Posted on: Thursday, July 5th, 2012
Posted in: Travelog, Blog | 2 comments

Ten days in a picturesque Danish fishing (and vacationing) village works wonders for the psyche and soul. At some point, I felt a groovy, easy feeling that rarely happens at home amid real world nonsense and only sometimes happens on vacation—but often happens when taking a full-on BreakAway.

  • So much nothing to do

Oh sure, Hornbaek was sleepy at times, and just plain dead at others. It’s true, the restaurants and bars weren’t all that, and the shops barely existed.  To be honest, the weather was at times disappointing, forcing us to spend time relaxing in a striking, spare house of traditional Danish design.

I must confess, I slept too much, and ate (and cooked) more than my share with excellent, fresh ingredients. And let’s not even mention the languid days spent lounging in libraries, getting lost in castles, lingering at slow-food eateries, and wandering around coastal towns.

If a picture paints 1,000 words, I need not say much more. Instead, I’ll let the pictures tell the story, with a simple caption for explanation. May they bring you, too, a moment of faraway dreaming and repose.

Most might call it Danish-flag art; I call it what kids do when unplugged and left to their own creative (vs digital) devices.

 

Some days at the beach never fail to amuse; toys, towels, and beverages optional.

 

Life without cars?

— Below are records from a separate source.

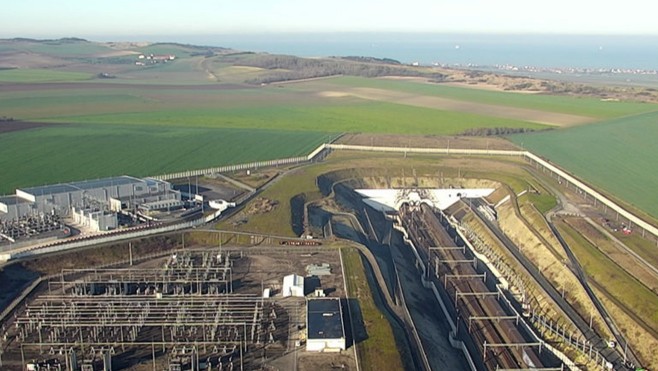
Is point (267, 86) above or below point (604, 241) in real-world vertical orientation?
above

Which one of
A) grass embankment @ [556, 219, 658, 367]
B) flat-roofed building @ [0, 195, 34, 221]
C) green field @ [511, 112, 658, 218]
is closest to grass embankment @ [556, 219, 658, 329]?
grass embankment @ [556, 219, 658, 367]

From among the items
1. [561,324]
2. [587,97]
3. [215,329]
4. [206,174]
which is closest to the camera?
[215,329]

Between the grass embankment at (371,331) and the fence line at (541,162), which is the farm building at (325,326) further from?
the fence line at (541,162)

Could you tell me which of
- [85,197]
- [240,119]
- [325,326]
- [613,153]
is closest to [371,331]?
[325,326]

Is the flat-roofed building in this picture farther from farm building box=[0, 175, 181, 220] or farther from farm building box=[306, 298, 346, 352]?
farm building box=[306, 298, 346, 352]

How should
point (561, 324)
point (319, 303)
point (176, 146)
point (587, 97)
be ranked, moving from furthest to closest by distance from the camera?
point (587, 97)
point (176, 146)
point (561, 324)
point (319, 303)

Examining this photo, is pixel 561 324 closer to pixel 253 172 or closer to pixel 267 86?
pixel 253 172

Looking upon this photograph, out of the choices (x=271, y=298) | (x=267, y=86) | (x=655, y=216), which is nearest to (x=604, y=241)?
(x=655, y=216)
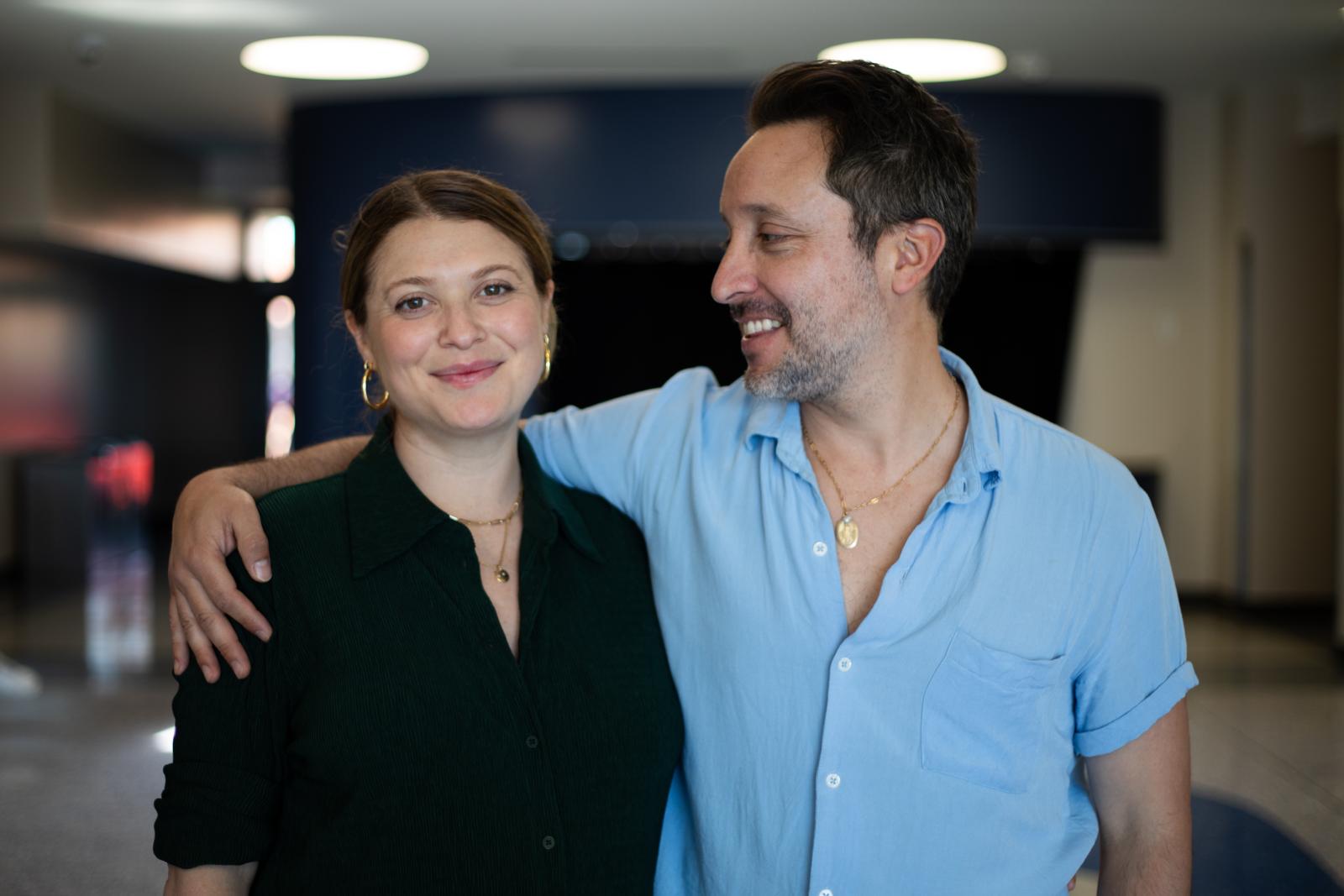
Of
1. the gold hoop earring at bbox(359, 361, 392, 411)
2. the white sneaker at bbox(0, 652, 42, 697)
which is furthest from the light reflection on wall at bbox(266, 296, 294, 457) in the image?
the gold hoop earring at bbox(359, 361, 392, 411)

Nothing better. Family bike riding on safe roads with a fancy lorry for carrying stuff beats the heck out of fighting for parking at the mall.

 

Danish design helps with lean, clean thinking–whether or not that also translates to my writing.

 

Home cookin’ with fresh, affordable seafood makes for happy, healthy bellies (and billfolds).

 

Those silly Danes…they still believe in traditions, trolls, and things like thatched roofs.

 

Colorful fishing villages make for a photographer’s paradise.

 

In Helsingor, they’ve erected this controversial (and fun and funny) sculpture called “Han,” which means “He.” A contemporary counterpart to the famous Little Mermaid.

 

In Kronborg, also known as Hamlet’s castle, this massive ballroom sure could use a dance party.

 

All around Denmark, on the Saturday after the summer solstice (at sundown), they sing traditional songs, burn a witch, and then party like modern-day Vikings around blazing bonfires.

 

On one rainy, muddy day, we went back in time for a raucous Medieval festival held at nearby Esrum, an ancient monastery.

 

It’s true, the grass is greener in charming, eco-friendly Denmark.